Loss in wetland area results in adverse impact on the key functions (ecosystem goods and services) performed by wetlands (Zedler and Kercher, 2005). Worldwide, the main causes of wetland loss have been: urbanization; land use changes; drainage to agricultural use; infrastructure development; pollution from industrial effluent and agricultural runoff; climate change and variability.

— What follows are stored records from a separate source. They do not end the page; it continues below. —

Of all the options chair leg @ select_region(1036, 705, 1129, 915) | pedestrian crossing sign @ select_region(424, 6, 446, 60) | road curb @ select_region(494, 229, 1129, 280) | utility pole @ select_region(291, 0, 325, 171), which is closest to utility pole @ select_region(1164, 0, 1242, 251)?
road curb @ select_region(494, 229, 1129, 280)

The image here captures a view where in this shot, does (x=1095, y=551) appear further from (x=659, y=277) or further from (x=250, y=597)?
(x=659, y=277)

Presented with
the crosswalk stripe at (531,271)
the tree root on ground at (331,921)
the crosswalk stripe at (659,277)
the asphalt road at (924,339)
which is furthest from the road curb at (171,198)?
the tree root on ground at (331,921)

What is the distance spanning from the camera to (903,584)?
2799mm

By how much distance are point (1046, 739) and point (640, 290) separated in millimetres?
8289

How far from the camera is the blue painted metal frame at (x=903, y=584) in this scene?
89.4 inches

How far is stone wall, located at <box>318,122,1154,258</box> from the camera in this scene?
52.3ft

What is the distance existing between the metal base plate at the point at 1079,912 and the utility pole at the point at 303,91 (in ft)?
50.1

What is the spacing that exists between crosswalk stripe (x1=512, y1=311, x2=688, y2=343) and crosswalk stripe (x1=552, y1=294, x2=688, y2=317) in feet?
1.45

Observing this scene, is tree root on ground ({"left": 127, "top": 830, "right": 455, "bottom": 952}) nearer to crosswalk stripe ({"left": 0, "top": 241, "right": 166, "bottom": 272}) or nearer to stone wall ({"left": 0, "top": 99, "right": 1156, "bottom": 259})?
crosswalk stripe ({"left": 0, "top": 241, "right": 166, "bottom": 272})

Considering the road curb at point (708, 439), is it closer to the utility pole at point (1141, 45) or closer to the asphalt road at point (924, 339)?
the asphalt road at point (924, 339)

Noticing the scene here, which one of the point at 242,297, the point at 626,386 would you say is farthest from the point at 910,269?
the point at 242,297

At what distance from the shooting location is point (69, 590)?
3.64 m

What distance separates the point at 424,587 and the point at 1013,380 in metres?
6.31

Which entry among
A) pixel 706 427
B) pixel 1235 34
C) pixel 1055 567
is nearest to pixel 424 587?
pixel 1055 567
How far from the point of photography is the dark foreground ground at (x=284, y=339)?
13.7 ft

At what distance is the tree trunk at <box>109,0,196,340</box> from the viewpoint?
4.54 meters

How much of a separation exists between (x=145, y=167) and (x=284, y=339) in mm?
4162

Some of these factors which led to significant alterations in India’s wetland ecosystems have been discussed in the subsequent sub-sections. Between 1951 and 2011, total population in India increased from 0.4 billion to 1.2 billion with an average decadal growth rate of around 22%. During the 90 year period from 1901 to 1991, the number of urban centres doubled while urban population has increased eightfold (Bassi and Kumar, 2012). This magnitude of growth exerted tremendous pressure Dapagliflozin on wetlands and

flood plain areas for meeting water and food demand of growing population. Between 1950–1951 JAK inhibitor and 2008–2009, total cultivated land in India increased from about 129 to 156 m ha. Also, area under non-agricultural uses (commercial or residential use) increased from 9 to 26 m ha (Data Source: Indiastat). In most of the major river basins of India, the increase in area for both agricultural and non-agricultural use was at the cost of conversion Mannose-binding protein-associated serine protease of flood plain areas, primary forests, grasslands and associated freshwater ecosystems to meet demands of growing population (Zhao et al., 2006). For instance, about 34,000 ha of the water spread area of the Kolleru lake (Andhra Pradesh) have been reclaimed for agriculture in recent years (MoEF, n.d.). Further, there was a large scale development of irrigation and water supply infrastructure in the country which altered

the inflows and water spread areas of many water bodies. Till 2007, about 276 major and 1000 medium irrigation projects were completed in India (Central Water Commission, 2010), with an estimated total water storage capacity of about 225 BCM (12% of total water resources potential of India). Though, the large reservoir projects have played a critical role in water supply; flood control; irrigation; and hydroelectric power production, the rapid proliferation of artificial water impounding structures without proper hydrological and economic planning (such as construction of small dams in semi-arid and arid regions where runoff potential is limited) has caused widespread loss and fragmentation of freshwater habitats (Kumar et al., 2008 and Zhao et al., 2006); and reduction in environmental flows (due to over allocation of water mainly for meeting agricultural and industrial water demands).